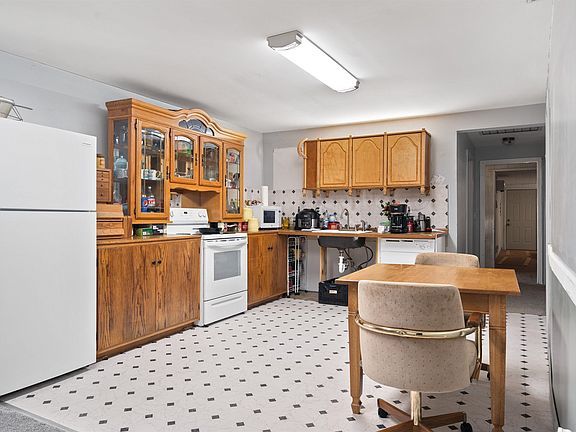 A kitchen with a table and chairs and a refrigerator.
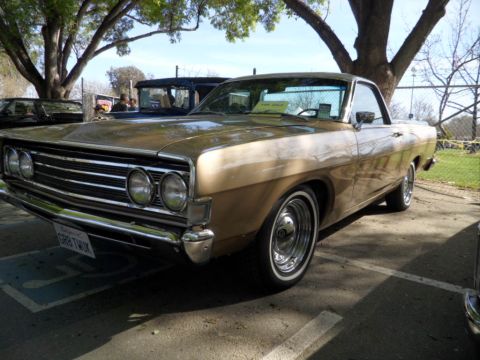 1973 Ford Ranchero - This 1970 Ford Ranchero is parked in a lot, with another vehicle behind it.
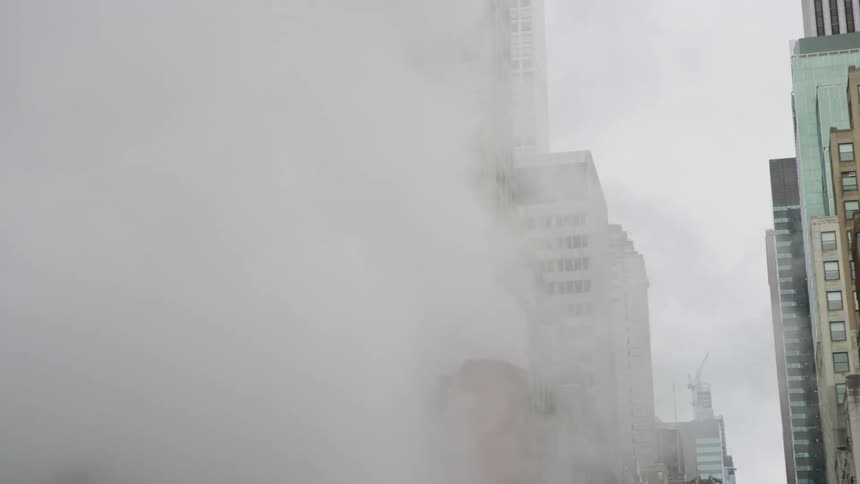 A chimney with steam with buildings in the background
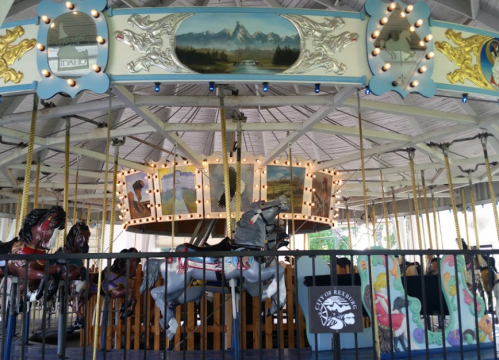 A vintage carousel with painted horses and scenic artwork, set under a wooden pavilion.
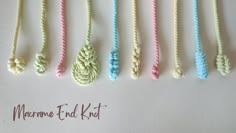 there are many different colored ropes on the table with one knot in the middle and another knot at the end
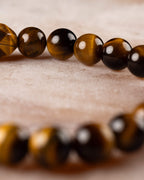 Pulsera de Ojo de Tigre en perspectiva, cuentas doradas en curva sobre superficie clara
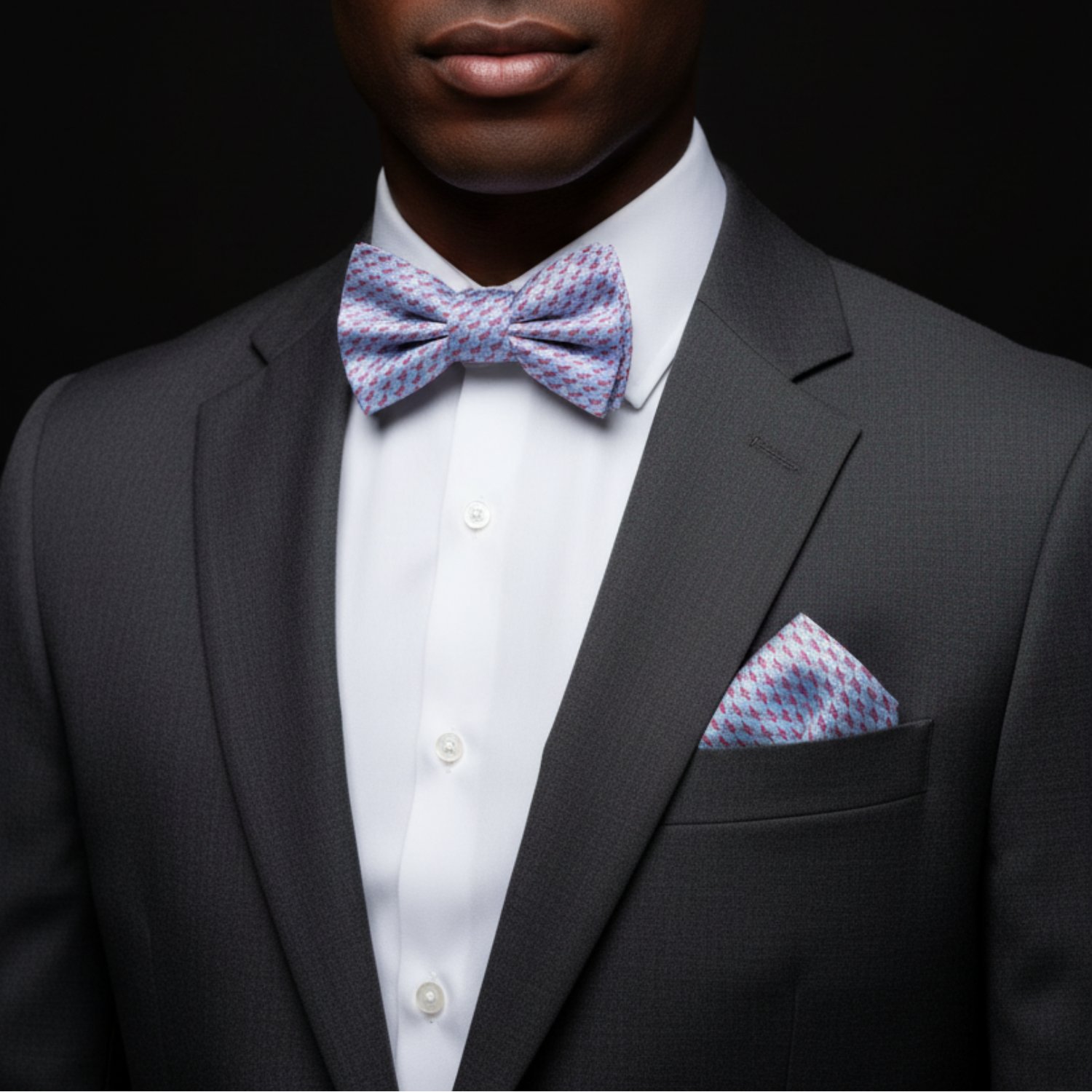 Man wearing a gray suit with a white shirt, patterned bow tie, and pocket square on a black background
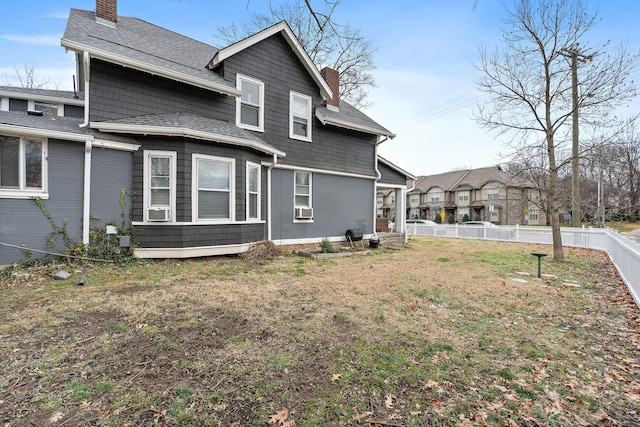 rear view of property with cooling unit and a yard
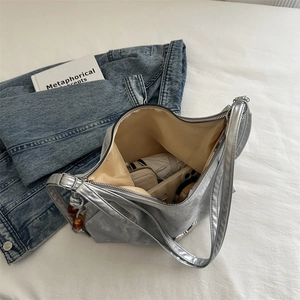 Metallic silver hobo bag with large capacity shown in a stylish lifestyle setting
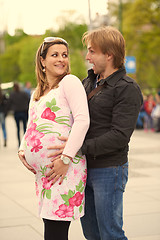 Image showing young pregnant couple have fun and relax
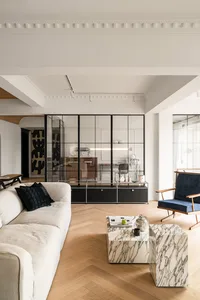 Modern living room featuring marble coffee tables and wood flooring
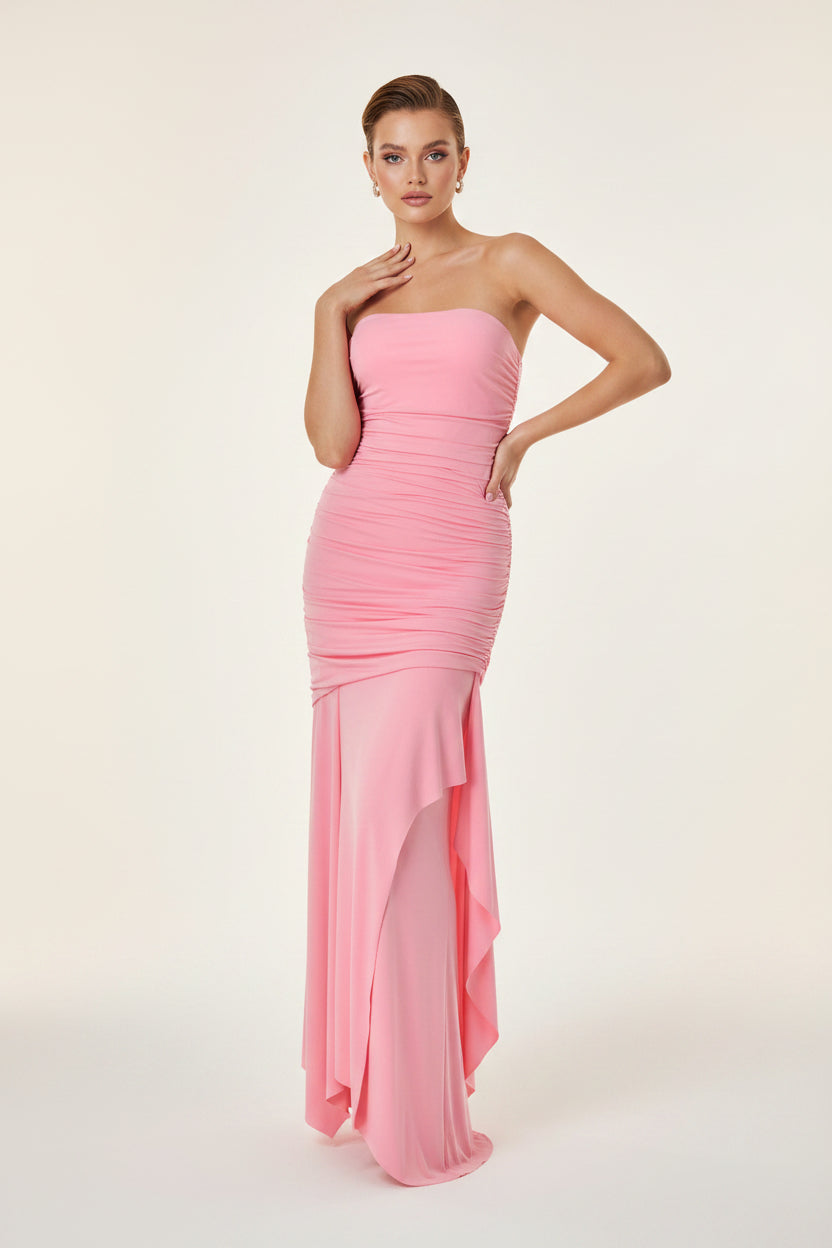 Pink strapless dress on a mannequin against a white background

● **Problem to work on**: Retype every line of text in the material above word for word, keeping the original order. Leave the pictures out of your answer.

● **Solution to this task**:
 A kitchen with a table and chairs and a refrigerator.
 1973 Ford Ranchero - This 1970 Ford Ranchero is parked in a lot, with another vehicle behind it.
 A chimney with steam with buildings in the background
 A vintage carousel with painted horses and scenic artwork, set under a wooden pavilion.
 there are many different colored ropes on the table with one knot in the middle and another knot at the end
 Pulsera de Ojo de Tigre en perspectiva, cuentas doradas en curva sobre superficie clara
 Man wearing a gray suit with a white shirt, patterned bow tie, and pocket square on a black background
 rear view of property with cooling unit and a yard
 Metallic silver hobo bag with large capacity shown in a stylish lifestyle setting
 Image showing young pregnant couple have fun and relax
 Modern living room featuring marble coffee tables and wood flooring
 Pink strapless dress on a mannequin against a white background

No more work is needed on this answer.